ナディルは、エンコがスルーズと言う侍女だった男性に会いたがっている事、その為に夜中にこっそりと抜け出そうとした事を伝えた。事をスムーズに運びたかったので、彼女が皆に眠らせる暗示をかけた事や炎の神を喚び出してナディルと交戦した事は伏せておいた。

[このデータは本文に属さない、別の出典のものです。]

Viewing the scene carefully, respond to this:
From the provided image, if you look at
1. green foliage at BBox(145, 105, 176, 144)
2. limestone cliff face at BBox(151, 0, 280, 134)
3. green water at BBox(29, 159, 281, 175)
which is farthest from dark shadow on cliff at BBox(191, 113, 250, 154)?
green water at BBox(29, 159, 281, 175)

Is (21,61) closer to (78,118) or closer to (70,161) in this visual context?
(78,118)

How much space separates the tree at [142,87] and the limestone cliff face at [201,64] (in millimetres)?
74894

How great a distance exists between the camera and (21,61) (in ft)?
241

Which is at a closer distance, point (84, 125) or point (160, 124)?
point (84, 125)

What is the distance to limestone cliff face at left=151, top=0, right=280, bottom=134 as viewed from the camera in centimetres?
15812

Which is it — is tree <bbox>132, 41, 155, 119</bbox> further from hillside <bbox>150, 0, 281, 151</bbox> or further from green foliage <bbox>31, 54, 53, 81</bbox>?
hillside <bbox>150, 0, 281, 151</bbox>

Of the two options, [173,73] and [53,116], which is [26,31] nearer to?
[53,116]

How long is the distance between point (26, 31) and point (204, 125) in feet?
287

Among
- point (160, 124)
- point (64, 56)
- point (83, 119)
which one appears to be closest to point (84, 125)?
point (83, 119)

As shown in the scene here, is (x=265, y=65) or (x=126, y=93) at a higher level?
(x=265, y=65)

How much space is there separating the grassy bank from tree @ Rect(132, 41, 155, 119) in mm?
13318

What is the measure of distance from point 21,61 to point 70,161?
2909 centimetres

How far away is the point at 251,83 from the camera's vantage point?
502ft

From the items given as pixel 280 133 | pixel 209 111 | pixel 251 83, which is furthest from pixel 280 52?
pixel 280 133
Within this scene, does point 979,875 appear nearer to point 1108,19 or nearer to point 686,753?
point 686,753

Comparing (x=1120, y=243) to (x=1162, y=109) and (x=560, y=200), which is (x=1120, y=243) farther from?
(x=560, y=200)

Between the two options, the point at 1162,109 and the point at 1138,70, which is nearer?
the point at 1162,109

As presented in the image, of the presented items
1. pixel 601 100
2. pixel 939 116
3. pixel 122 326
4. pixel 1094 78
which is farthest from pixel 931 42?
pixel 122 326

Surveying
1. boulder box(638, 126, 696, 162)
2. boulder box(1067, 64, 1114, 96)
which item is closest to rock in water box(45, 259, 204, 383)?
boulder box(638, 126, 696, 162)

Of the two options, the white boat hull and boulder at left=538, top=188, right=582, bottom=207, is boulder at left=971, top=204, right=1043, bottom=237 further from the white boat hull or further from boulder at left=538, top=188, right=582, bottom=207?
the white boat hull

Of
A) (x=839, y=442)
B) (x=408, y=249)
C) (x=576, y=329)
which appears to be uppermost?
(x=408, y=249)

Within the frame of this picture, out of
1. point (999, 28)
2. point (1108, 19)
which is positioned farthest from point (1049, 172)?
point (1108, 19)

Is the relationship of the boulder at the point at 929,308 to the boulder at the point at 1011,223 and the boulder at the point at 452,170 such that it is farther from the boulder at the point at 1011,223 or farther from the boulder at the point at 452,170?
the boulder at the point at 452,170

「思い詰めている様ですし、暫くは会えなくなってしまうので、心残りの無い様に会わせてあげたいのですが……」
ナディルは彼女の味方をする様に補足した。
ジグムンドは暫く黙って考え込んでいたが、しわがれた声で弱々しく言う。
「そうですか……最後にきちんと会わせてやった方が良いのやもしれません。きちんと気持ちの整理をさせてやらなければいけませんな」
ジグムンドは大きく息を吐いた。
「まだまだ子供だと思っていたんですが、知らない間に成長してしまうものですね」
ジグムンドの部屋を後にして神殿の食堂に行くと、まだ半分夢の中にいる様子のライナとハイメが座っていた。
「おはよう、ナディル」
ハイメがナディルに気付き、大きな欠伸と一緒に挨拶をした。ナディルも爽やかな笑顔で2人におはようと声を掛ける。
「僕、何だか今日とっても眠いよ」
そう言うと冷たい大理石の机に突っ伏した。
ライナはまだぼぅっと夢を見ている様で、何処とは無く空を見詰めている。
ナディルはライナの隣に座ると心配そうに顔を覗き込む。
「ライナ、大丈夫?」
ライナは寝惚け眼でナディルを見るとゆっくりと頷いた。
ーーこれはまた、分かりやすく掛かり易いな
ナディルは心配になって、できるだけ目を離さない様にしなければと思う。
朝食を食べ終え、3人はミントティーを飲む。
カップに口を付ける前でお茶を溢すライナを見張っていると、食堂の入り口からチラチラと中を伺う影に気が付いた。ガーネットの瞳と目が合うと手招きをされる。
「ハイメ、ライナの事ちょっと見てて」
そう言うとナディルは席を立った。
入り口に向かうと、侍女がしているのと同じ布を頭から被ったエンコに手を引っ張られ、柱の影に連れ込まれた。エンコは辺りを見渡した後、小声で早口に言った。
「ジグムンドは何て?」
布の隙間から見える目は赤く充血していて、キメの細かい美しい肌には薄っすらとクマが見て取れる。多分昨日は興奮と緊張でよく眠れなかったのだろう。
「会わせてくれるって」
ナディルは昨晩とは違い、穏やかな声で言った。
エンコの顔がぱぁっと輝き、頬が薔薇色に染まる。
「ほら、早く戻って準備をしておいで。こんな所まで忍び込んでるのがバレたら怒られるんだろ?」
ナディルはエンコの肩を軽く叩いて促した。
「そうね!ありがとう!」
エンコは嬉しそうに極上の笑顔を湛えると、思わずナディルの首に抱き付いた。焚きしめた香の甘い匂いが鼻をくすぐる。豊かな女性らしい膨らみが伝わってくる。
「じゃあ、後でね!」
ナディルから離れるとそう言って足早に立ち去って行った。
彼女の後ろ姿を見送った後、ナディルは疲れた様に溜め息を吐くと食堂へと戻っていった。